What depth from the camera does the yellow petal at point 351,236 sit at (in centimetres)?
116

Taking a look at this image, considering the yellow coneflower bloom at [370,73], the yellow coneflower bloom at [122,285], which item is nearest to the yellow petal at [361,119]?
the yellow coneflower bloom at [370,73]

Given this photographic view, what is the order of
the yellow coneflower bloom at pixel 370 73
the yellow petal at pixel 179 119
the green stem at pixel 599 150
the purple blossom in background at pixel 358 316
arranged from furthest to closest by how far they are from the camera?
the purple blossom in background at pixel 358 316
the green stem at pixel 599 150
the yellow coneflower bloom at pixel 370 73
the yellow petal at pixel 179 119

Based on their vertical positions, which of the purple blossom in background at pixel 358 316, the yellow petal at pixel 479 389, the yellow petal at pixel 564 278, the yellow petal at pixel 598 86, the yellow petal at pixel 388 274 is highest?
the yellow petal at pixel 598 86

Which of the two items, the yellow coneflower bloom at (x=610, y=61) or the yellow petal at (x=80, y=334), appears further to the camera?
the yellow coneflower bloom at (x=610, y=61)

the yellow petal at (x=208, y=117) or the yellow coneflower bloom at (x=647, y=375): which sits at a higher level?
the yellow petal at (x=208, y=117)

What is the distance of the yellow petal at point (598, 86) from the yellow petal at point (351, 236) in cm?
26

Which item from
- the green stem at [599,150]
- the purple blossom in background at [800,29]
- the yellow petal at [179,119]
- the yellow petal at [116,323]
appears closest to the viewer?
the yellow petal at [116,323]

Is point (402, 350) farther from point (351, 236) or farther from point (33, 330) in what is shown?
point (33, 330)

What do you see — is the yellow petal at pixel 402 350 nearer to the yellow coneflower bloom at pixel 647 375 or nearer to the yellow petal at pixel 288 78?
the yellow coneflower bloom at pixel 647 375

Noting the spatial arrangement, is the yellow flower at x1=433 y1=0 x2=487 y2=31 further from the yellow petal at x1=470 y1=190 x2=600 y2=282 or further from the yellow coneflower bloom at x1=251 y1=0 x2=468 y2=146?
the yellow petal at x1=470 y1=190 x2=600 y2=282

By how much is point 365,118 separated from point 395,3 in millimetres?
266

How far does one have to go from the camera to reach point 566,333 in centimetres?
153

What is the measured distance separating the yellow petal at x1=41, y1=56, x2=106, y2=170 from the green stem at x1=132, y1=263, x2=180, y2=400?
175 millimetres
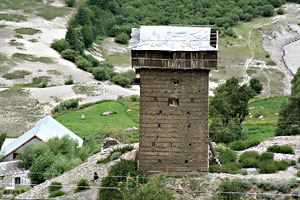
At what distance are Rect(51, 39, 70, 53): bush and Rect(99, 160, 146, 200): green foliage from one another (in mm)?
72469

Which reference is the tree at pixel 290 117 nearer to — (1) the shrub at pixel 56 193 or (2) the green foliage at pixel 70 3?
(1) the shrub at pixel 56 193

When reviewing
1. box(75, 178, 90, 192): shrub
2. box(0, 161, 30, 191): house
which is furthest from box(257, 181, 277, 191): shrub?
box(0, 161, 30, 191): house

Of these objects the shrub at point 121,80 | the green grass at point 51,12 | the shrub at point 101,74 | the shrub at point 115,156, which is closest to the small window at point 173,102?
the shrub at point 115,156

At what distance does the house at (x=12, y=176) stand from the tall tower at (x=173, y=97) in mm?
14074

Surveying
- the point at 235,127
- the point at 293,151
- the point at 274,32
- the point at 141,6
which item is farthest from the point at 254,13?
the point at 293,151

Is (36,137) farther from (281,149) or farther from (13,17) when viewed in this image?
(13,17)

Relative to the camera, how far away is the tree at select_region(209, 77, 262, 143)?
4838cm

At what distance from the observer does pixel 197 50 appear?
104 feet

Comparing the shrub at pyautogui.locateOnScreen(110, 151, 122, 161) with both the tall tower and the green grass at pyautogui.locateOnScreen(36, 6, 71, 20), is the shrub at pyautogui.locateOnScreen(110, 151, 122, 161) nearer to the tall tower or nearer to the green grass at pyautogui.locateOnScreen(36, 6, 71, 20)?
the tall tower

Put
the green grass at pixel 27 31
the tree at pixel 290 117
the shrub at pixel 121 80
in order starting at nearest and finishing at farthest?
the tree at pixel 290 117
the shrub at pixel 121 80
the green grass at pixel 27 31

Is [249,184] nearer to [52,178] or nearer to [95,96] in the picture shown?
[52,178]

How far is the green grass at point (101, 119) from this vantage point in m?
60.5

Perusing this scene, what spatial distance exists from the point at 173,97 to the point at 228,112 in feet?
--
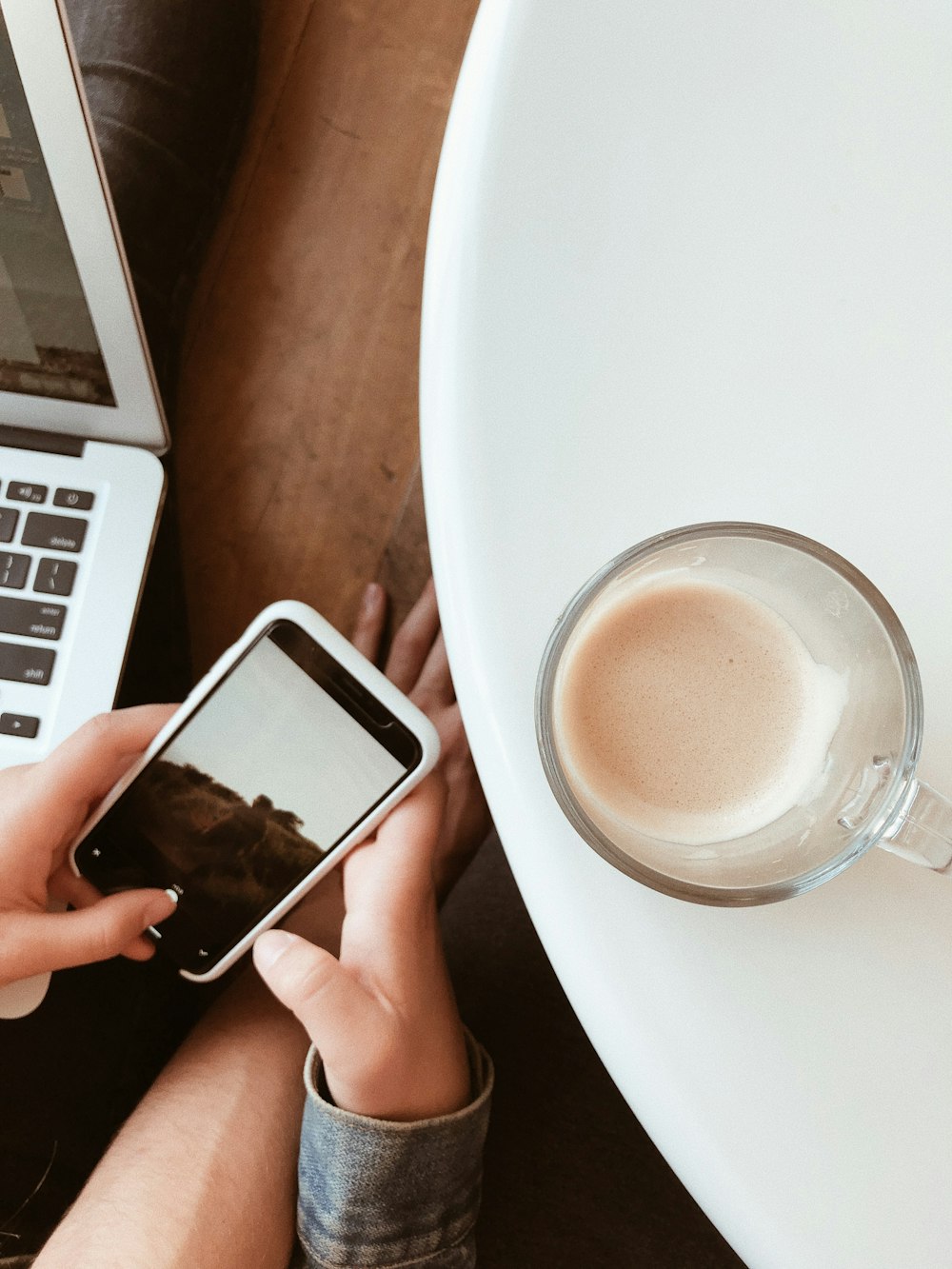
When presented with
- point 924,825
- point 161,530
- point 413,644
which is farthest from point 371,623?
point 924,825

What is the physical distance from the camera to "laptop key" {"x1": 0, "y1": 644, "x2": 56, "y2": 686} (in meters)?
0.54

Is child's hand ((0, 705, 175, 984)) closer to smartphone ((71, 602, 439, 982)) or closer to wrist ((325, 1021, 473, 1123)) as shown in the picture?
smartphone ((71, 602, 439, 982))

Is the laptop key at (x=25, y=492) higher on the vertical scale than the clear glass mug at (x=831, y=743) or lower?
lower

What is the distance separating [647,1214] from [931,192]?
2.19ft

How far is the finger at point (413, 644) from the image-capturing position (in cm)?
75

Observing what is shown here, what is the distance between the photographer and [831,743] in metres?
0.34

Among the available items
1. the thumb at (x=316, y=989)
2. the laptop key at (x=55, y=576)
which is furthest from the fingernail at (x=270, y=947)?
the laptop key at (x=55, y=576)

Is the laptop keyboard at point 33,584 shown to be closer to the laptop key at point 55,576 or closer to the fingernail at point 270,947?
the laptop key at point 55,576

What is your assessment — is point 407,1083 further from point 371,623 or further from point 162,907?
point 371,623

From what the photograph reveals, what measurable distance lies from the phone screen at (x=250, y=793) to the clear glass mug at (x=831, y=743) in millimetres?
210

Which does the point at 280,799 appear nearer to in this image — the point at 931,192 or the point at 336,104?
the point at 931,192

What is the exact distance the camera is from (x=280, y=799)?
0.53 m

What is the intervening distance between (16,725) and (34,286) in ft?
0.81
--
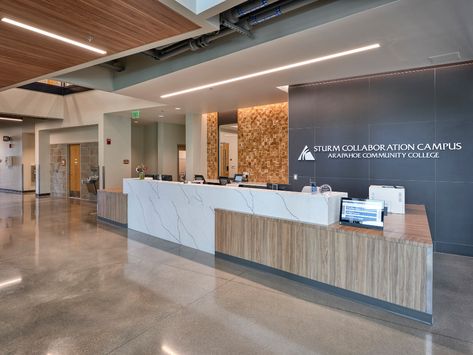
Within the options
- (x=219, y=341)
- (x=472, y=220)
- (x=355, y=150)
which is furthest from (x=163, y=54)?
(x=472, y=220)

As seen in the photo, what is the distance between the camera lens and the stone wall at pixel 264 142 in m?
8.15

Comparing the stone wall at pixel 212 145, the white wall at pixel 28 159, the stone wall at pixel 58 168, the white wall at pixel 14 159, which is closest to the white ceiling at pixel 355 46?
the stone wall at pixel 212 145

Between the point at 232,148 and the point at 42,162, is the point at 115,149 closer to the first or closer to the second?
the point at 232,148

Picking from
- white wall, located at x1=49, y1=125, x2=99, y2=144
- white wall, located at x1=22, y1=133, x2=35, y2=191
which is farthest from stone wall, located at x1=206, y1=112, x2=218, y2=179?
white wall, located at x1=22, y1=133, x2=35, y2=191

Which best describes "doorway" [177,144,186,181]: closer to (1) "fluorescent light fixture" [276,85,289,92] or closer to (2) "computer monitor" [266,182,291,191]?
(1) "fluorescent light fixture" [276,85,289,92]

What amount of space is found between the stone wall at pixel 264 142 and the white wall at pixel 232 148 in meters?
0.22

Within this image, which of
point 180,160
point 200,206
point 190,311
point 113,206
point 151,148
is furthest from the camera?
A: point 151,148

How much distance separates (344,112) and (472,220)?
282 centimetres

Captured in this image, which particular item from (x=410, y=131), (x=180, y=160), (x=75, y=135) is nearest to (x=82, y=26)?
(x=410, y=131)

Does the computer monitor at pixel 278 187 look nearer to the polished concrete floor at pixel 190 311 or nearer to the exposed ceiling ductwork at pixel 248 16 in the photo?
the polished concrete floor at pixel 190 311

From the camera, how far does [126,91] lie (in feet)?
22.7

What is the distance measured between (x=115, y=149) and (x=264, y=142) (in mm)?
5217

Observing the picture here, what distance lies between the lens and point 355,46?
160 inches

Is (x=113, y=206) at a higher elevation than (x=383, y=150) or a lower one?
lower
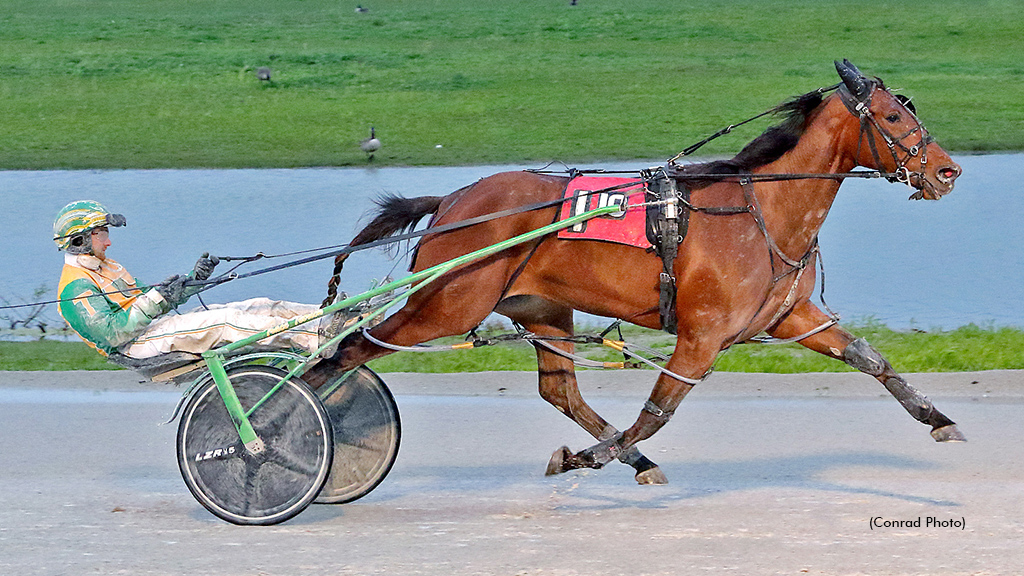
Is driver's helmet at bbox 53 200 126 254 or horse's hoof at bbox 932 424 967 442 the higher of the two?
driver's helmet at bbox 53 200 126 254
--
* _Task objective_
Copy out every line in the listing above that contains the word "separating". Match the case exactly.

* _Exercise result_
What is the measured distance separating the yellow petal at x1=41, y1=56, x2=106, y2=170 from the green stem at x1=132, y1=263, x2=180, y2=400?
What is the distance separating [647,1214] from [931,192]?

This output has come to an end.